In his review of our book Science and Human Origins, Paul McBride wonders why I have not engaged the broader population genetics literature on human origins, but instead chose to focus on a single paper from 1995 by Francisco Ayala.

As I stated in the book, I chose that paper because in my opinion it presented the most difficult challenge to a very small bottleneck in our history as a species. If Ayala was right, and we shared thirty-two allelic lineages with chimps, then there was no way for a bottleneck as small as two individuals to have occurred. That kind of evidence, if substantiated, would have been conclusive. That’s why I found it so fascinating as I watched his analysis crumble in the light of later research.

I was very aware that others beside Ayala have investigated human origins, using other methods and data. I chose not to address those studies directly in the book because I wanted to focus on the intriguing problem of HLA-DRB1’s patchwork phylogenetic history. I did allude to them in discussing problems with retrospective analyses, however. The fact that I had not addressed those alternate estimates is one reason why I never claimed to have proved the existence of a two-person bottleneck, but rather questioned the rush to judgment against such a bottleneck on the part of others.

So now, let’s consider how much these other methods add to the discussion.

With the advent of modern sequencing capabilities, much more data on human variability is now available than Ayala had access to. The HapMap and the 1000 Genomes projects, in combination with new analytic techniques, have both been used to try to establish dates of divergence and sizes of ancient human populations.
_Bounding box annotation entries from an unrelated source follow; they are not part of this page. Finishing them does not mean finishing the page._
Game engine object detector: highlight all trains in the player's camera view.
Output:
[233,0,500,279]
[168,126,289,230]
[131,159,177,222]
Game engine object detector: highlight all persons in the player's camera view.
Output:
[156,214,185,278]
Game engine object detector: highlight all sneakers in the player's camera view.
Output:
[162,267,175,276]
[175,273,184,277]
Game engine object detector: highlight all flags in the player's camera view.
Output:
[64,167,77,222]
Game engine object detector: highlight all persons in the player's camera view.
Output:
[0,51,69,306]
It is now common to use non-coding sequences scattered across our genome for this kind of analysis, in an attempt to “average out” unusual gene-specific behavior and effects due to selection.

For example, a study published in 2011 used multiple genome sequences sampled from different chromosomes to investigate different models of human origins. The authors estimated the ages of different autosomal chromosomes as compared to the X, Y, and mitochondrial age estimates, and then used those estimates to examine different models for human history using Bayesian analysis.
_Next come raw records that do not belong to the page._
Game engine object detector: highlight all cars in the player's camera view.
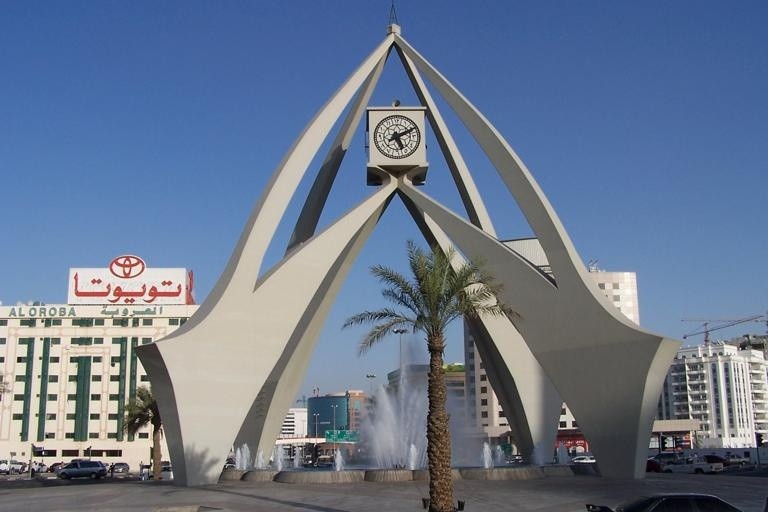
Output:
[584,492,746,512]
[645,450,750,476]
[0,458,174,483]
[570,456,596,463]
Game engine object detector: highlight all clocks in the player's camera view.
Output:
[372,114,421,159]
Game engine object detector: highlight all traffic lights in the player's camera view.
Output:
[674,437,680,449]
[756,433,764,448]
[661,435,668,451]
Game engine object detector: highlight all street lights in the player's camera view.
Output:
[86,445,92,461]
[366,372,377,411]
[29,442,35,479]
[330,403,336,467]
[392,327,409,373]
[313,412,320,445]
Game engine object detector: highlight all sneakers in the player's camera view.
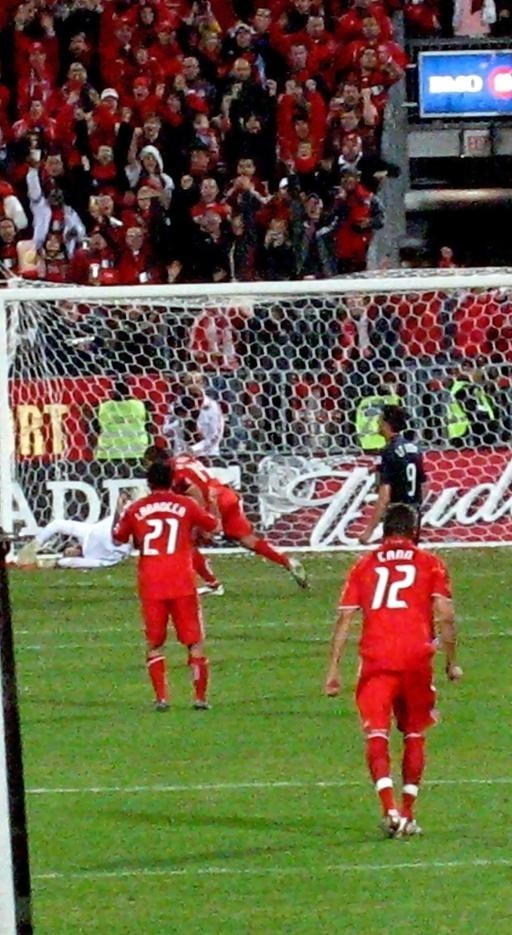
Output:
[155,698,169,711]
[383,809,420,839]
[288,559,308,585]
[194,700,210,709]
[196,583,222,596]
Figure 3, Blum and Jakobbson (2011) Deep Divergences of Human Gene Trees and Models of Human Origins. Mol Biol Evol 28:889-898.
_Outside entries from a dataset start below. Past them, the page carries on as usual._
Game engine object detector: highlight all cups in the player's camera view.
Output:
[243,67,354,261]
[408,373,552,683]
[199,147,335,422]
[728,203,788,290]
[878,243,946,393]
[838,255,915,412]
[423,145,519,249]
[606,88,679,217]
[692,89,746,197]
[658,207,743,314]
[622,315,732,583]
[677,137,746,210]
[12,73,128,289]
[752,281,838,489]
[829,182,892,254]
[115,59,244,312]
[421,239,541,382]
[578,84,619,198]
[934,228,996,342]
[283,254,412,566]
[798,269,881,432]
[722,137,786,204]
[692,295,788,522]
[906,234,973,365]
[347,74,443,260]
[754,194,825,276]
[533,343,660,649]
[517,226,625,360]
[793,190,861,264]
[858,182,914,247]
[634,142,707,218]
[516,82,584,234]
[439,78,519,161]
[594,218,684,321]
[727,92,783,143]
Their conclusion was that we could have had a single out-of-Africa origin, provided that the effective population size at the time of our origin was about 14,000, with a range of 12,000 to 17,000, for that particular population model. Other models gave other estimates, as can be seen below.

Figure 4, Blum and Jakobbson (2011) Deep Divergences of Human Gene Trees and Models of Human Origins. Mol Biol Evol 28:889-898.

Estimates in that paper for the time to our most recent common ancestor (MRCA) with chimps also varied considerably, depending on which chromosomes were studied, which models of migration were used, and how many bottlenecks were proposed. They estimated the time of divergence of true humans from the primate lineage to be some time in the last 380,000 to 2,400,000 years. That’s a very big range. I like this study, though, because they are explicit about the imprecision of their estimates, and the effects of different historical scenarios on results.

Published estimates for ancestral population sizes vary from 100,000 to 1,000. You can find some of them as references in the paper by Li and Durbin (2012) that McBride cited. Why such a large range of ancestral population sizes? First, the epoch chosen for study matters. The further back in time one goes, the more confounding factors can intervene. Population bottlenecks, changing selection, inbreeding, migratory behavior, strong selection for one gene accompanied by hitchhiking of neighboring genes—all these affect genome dynamics. Convergent evolution, parallel mutations, back-mutations, or gene conversion can obscure lineages and complicate tree-drawing. The method also matters. Linkage disequilibrium studies can’t go too far into the past because the recombination signal is either too small (too recent) or lost by repeated shuffling (too old), whereas allelic polymorphism studies, like Ayala’s, can go deep in evolutionary time. 

But more worrying to me are the hidden assumptions in evolutionary models. Population genetics is a theory-laden subject, based entirely on neo-Darwinian assumptions. These assumptions, combined with over-simplifications required by current model building and/or mathematical analysis, can lead to erroneous claims about past genetic history. 

Because of these difficulties, in my opinion it is an open question whether present genetic diversity provides sufficient information from which to draw conclusions about ancient populations. Determining events in deep human history may be beyond the reach of population genetics methods.